*TRECHO DO DOCUMENTO:*

MACHADO
DE ASSIS, O CONSERVATÓRIO E A ÓPERA DE SATANÁS I
Machado de Assis |
Meu pai volta e meia dizia que se
todo mundo lesse Machado de Assis menos mortes aconteceriam nas mesas de
cirurgia, menos viadutos e prédios cairiam e menos burocracia teríamos no país.
Ora, diria o leitor, por quê? Porque a escrita de Machado, a maneira de
arquitetar os mínimos detalhes, de envolver quem lê, ensinando-o a participar
de suas tramas e mistérios, exigem mais do que uma mera leitura de frases.
Mesmo simples e direta, requer raciocínio e organização mental para compreender
a ourivesaria do autor, e mesmo sob essa aparente simplicidade, por mais
contraditório que possa parecer, não é
uma literatura para se engolir sem bem mastigar.
Kindle |
Rever os clássicos é fundamental.
Beber o que é de melhor na fonte, sair da rotina dos jornais, dos novos
lançamentos e dos livros técnicos. Voltar a Machado é mergulhar no que melhor
se escreveu em nossa língua, um seletíssimo grupo de autores. A ideia de
começar uma releitura de Machado veio com um presente que recebi de minha filha
Marta: um Kindle, essa maravilha de livro eletrônico que permite ao cidadão
carregar uma biblioteca em um aparelho do tamanho de uma caixa de DVD - e
baixar livros em poucos minutos a preços muito abaixo dos exemplares impressos.
Logo, agreguei à minha coleção móvel o imortal Dom Casmurro, e pus-me a ler. No
consultório médico, no descanso, na fila de espera do banco.

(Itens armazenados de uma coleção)
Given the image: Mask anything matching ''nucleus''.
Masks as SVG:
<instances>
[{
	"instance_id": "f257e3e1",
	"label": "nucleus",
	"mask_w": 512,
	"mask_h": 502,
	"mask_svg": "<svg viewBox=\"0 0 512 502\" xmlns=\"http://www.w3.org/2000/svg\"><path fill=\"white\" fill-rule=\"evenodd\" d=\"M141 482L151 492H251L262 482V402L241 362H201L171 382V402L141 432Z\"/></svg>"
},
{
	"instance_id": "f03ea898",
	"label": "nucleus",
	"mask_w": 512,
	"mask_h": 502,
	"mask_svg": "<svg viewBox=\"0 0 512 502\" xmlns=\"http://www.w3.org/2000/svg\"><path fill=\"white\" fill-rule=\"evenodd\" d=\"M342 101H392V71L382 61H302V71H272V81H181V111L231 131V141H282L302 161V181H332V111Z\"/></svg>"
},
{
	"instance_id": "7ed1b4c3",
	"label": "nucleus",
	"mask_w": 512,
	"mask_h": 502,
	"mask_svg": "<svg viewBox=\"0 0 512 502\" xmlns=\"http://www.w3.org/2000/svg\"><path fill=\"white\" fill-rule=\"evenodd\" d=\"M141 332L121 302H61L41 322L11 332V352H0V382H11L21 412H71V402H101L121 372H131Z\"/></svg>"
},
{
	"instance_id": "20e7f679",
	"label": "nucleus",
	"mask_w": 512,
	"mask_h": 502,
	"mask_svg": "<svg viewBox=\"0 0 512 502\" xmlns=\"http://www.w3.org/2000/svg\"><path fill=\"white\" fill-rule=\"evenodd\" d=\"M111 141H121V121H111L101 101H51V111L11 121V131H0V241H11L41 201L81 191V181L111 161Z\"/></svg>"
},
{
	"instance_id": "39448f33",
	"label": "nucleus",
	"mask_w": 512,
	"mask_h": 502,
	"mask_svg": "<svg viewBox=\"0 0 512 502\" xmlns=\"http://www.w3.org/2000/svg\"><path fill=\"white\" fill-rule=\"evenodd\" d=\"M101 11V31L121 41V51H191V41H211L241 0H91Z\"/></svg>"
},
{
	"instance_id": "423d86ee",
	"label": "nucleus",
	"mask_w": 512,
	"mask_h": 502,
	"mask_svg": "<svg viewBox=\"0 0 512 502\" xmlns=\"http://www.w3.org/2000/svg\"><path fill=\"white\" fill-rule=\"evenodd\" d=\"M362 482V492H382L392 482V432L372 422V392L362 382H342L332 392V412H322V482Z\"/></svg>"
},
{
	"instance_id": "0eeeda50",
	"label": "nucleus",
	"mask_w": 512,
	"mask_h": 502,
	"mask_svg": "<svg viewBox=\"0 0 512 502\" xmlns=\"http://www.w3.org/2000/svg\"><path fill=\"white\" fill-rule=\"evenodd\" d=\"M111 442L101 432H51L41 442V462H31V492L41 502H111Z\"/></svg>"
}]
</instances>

*INSTRUÇÃO DA TAREFA 1:*
Transcreva literalmente, do texto sobre Machado de Assis, tudo o que vai de "Beber o que" até "espera do banco.".
*INSTRUÇÃO DA TAREFA 2:*
No texto sobre Machado de Assis, que presente a filha Marta deu a quem escreve?
*INSTRUÇÃO DA TAREFA 3:*
Segundo o texto sobre Machado de Assis, o pai de quem escreve dizia que haveria certas mudanças se todo mundo lesse Machado de Assis. Liste todas essas mudanças.

*RESPOSTA ESPERADA 1:*
Beber o que é de melhor na fonte, sair da rotina dos jornais, dos novos
lançamentos e dos livros técnicos. Voltar a Machado é mergulhar no que melhor
se escreveu em nossa língua, um seletíssimo grupo de autores. A ideia de
começar uma releitura de Machado veio com um presente que recebi de minha filha
Marta: um Kindle, essa maravilha de livro eletrônico que permite ao cidadão
carregar uma biblioteca em um aparelho do tamanho de uma caixa de DVD - e
baixar livros em poucos minutos a preços muito abaixo dos exemplares impressos.
Logo, agreguei à minha coleção móvel o imortal Dom Casmurro, e pus-me a ler. No
consultório médico, no descanso, na fila de espera do banco.

*RESPOSTA ESPERADA 2:*
Um Kindle.

*RESPOSTA ESPERADA 3:*
- Menos mortes aconteceriam nas mesas de cirurgia.
- Menos viadutos e prédios cairiam.
- Haveria menos burocracia no país.